▶ YOUR TASK
Carry the text on medical cost savings from folic acid fortification further, starting right after its last sentence.

▶ SELECTED TEXT
^^^^^^^^^^^^^^^^

Medical Cost Savings Resulting From Folic Acid Fortification
Folic acid supplementation of the expectant mother's diet should result in fewer NTDs among infants and ancillary savings in medical costs (Van Allen et al. 1993). A minimum dosage of folic acid of 0.8 mg/day and a maximum dosage of 5.0 mg/day was recommended (Van Allen et al. 1993), along with a well‐balanced, nutritious diet for all women who are at increased risk of having offspring with NTDs and who are planning a pregnancy. The results from economic evaluations demonstrate that folic acid fortification of food and preconception folic acid consumption are cost‐effective ways to reduce the incidence and prevalence of NTDs (Yi et al. 2011). The annual direct medical cost per patient was estimated to be €42 943 ($51 574 in 2003) for NTD and between €11 728 ($11 061 in 1993) to €54 270 ($65 177 in 2003) for spina bifida in the USA (Yi et al. 2011). The prevention of CVD and the medical cost savings expected from folic acid supplementation was also estimated (Hornberger 1998). Bayesian statistical and decision‐analytic techniques were used to estimate the cost–benefit and sample size of a placebo‐controlled trial of folate targeted to US citizens aged 35 to 84 years with elevated serum homocysteine levels. The main end point is event‐free survival (i.e., survival without new ischemic heart disease or stroke) at 5 years. Because the screening and other costs associated with this study were small compared with the consequences of stroke, ischemic heart disease, or death, the increase in 5‐year event‐free survival with folate that should compel the use of folate is just 1.1% which was explained in detail (Hornberger 1998). The event‐free survival rate for the placebo and folate groups were assumed to lie, with 95% probability, between 83.7% and 87.7%, and 82.9% and 90.7%, respectively. Such a trial would provide an expected societal cost–benefit savings exceeding $11 billion within 15 years (Hornberger 1998).
In 1998, compulsory folic acid fortification was started in the US and Canada, and the FDA mandated that all enriched cereal grain products be fortified with folic acid at a level of 140 μg/100 g of cereal product (Ganji and Kafai 2006). The exact human test using 13C‐ and 2H double labeled folate fortified cereals established this fortification level (Pfeiffer et al. 1997). This fortification mandate is estimated to have reduced the annual number of US live‐birth spina bifida cases by 767 (Grosse et al. 2016). The present value of mean direct lifetime cost per infant with spina bifida is estimated to be $791 900, excluding caregiving costs. Folic acid fortification is estimated to reduce the present value of total direct costs for each year's birth cohort by $603 million above the cost of fortification (Grosse et al. 2016). These estimates of cost savings are larger than those previously reported, even using conservative assumptions.

^^^^^^^^^^^^^^^^

▶ DATA SUPPLIED
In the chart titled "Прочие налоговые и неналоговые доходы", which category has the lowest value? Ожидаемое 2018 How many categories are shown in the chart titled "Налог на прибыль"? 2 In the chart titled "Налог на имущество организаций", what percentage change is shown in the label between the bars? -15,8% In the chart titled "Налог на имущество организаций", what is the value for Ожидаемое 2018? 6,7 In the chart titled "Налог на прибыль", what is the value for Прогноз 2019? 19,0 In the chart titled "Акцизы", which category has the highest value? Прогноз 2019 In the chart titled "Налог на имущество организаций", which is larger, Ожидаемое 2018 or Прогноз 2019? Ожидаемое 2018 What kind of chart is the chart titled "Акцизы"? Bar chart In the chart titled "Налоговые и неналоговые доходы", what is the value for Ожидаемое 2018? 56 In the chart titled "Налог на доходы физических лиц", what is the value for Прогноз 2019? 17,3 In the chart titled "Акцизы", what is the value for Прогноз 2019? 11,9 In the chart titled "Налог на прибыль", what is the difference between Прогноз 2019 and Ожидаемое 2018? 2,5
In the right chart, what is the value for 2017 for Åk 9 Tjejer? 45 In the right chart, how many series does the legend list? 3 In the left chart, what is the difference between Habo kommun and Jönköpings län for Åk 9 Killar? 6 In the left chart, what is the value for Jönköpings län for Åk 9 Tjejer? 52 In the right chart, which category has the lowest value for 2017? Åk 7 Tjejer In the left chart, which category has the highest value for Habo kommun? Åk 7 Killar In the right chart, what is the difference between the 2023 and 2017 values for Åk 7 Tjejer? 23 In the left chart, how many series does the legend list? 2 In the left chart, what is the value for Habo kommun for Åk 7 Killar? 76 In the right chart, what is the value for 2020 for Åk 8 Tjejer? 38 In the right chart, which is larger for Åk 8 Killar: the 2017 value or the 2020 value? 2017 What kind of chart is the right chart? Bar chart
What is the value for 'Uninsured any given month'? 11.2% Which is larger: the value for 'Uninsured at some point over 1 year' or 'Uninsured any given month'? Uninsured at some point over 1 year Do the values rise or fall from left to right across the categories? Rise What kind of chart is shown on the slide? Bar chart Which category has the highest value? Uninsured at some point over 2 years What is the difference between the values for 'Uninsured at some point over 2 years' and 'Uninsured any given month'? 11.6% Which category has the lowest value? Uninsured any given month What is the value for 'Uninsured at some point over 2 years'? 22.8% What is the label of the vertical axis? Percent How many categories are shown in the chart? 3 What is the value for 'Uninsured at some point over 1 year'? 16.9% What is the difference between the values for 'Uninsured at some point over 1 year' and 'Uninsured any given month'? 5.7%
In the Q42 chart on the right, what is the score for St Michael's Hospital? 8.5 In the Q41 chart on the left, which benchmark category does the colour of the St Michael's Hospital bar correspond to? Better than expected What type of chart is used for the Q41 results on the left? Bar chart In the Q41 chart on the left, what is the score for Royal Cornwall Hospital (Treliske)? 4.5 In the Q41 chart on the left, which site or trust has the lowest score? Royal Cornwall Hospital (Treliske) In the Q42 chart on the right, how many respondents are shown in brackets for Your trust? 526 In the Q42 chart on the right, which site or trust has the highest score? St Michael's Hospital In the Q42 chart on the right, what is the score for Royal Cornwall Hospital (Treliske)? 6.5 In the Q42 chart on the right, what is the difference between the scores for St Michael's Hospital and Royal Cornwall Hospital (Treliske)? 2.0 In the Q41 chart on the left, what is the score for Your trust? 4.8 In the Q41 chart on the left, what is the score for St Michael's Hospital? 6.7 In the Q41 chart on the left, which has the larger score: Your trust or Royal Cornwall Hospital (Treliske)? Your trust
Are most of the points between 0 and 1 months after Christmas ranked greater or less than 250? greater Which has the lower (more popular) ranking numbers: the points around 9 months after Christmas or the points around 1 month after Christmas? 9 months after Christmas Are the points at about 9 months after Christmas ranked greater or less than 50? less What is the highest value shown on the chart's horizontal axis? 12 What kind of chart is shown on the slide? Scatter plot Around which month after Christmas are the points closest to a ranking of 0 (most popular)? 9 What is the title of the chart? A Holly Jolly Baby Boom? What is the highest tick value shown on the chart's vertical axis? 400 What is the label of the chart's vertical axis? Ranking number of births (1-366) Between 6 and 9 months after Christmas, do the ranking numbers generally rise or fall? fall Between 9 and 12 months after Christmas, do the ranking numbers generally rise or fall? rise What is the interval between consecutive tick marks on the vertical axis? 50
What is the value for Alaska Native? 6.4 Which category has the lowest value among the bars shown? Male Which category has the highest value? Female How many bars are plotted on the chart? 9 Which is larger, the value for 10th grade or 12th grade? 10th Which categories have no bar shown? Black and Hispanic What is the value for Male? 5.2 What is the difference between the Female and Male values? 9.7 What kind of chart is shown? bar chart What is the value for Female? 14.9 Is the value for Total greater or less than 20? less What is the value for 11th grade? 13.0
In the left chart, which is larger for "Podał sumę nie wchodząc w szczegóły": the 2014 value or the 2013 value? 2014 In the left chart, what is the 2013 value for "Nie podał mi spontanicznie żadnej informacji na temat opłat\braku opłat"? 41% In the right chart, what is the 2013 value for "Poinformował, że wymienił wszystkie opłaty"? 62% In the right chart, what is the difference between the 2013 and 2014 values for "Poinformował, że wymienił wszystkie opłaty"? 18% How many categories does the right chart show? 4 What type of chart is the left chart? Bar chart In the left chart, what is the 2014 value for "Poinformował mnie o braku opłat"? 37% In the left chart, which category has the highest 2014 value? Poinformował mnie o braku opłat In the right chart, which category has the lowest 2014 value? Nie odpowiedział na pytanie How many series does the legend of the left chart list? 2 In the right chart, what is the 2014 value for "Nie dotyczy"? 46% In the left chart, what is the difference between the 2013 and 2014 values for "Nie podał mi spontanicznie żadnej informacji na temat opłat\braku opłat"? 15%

^^^^^^^^^^^^^^^^

▶ ANSWER SPACE
Following the implementation of mandated folic acid fortification, a decline in stroke mortality was observed in the US between 1990 and 1997, and this decline accelerated in 1998 to 2002 in nearly all population strata, with an overall change from −0.3% (95%CI, −0.7 to 0.08) to −2.9 (95%CI, −3.5 to −2.3) per year (P = 0.0005) (Yang et al. 2006). The fall in stroke mortality in Canada averaged −1.0% (95%CI, −1.4 to −0.6) per year from 1990 to 1997 and accelerated to −5.4% (95%CI, −6.0 to −4.7) per year in 1998 to 2002 (P ≤ 0.0001). In contrast, the decline in stroke mortality in England and Wales did not change significantly between 1990 and 2002 (Yang et al. 2006). After the implementation of compulsory folic acid fortification, trends in serum folate, red blood cell (RBC) folate, and circulating total homocysteine concentrations in the United States were analyzed in 17 144 participants in the National Health and Nutrition Examination Surveys (Ganji and Kafai 2006). Overall, the geometric mean serum folate concentrations (nmol/L) were 12.1 ± 0.3, 30.2 ± 0.7, and 27.8 ± 0.5 in 1988–1994 (before fortification), 1999–2000 (after fortification), and 2001–2002 (after fortification), respectively. This means that the serum folate levels were 149.6% and 129.8% higher in the survey participants in 1999–2000 and 2001–2002, respectively, compared to in 1988–1994 (P < 0.0001). The RBC folate concentrations (nmol/L) were 391 ± 5.4, 618 ± 11.7, and 611 ± 9.3 in 1988–1994, 1999–2000, and 2001–2002, respectively. Age‐, sex‐, and race‐ethnicity‐adjusted tHcy declined from 9.5 μmol/L in 1988–1994 to 7.6 μmol /L in 1999–2000 and to 7.9 μmol/L in 2001–2002.
The greatest benefits from fortification were predicted in myocardial infarction prevention, with 88 172 cases averted per year in steady state condition after 5 years' folic acid fortification for a fortification level of 700 μg/100 g enriched grain (Bentley et al. 2009). This level of fortification, discussed by Dary (2009), was also projected to avert 38 805 cases of colon cancer and 1423 cases of NTD. Compared with no fortification, all post‐fortification strategies provided Quality Adjusted Life Year (QALY) gains and cost savings for all subgroups, with predicted population benefits of 266 649 QALY gained and $3.6 billion saved in the long term by using a fortification level of 700 μg/100 g enriched grain.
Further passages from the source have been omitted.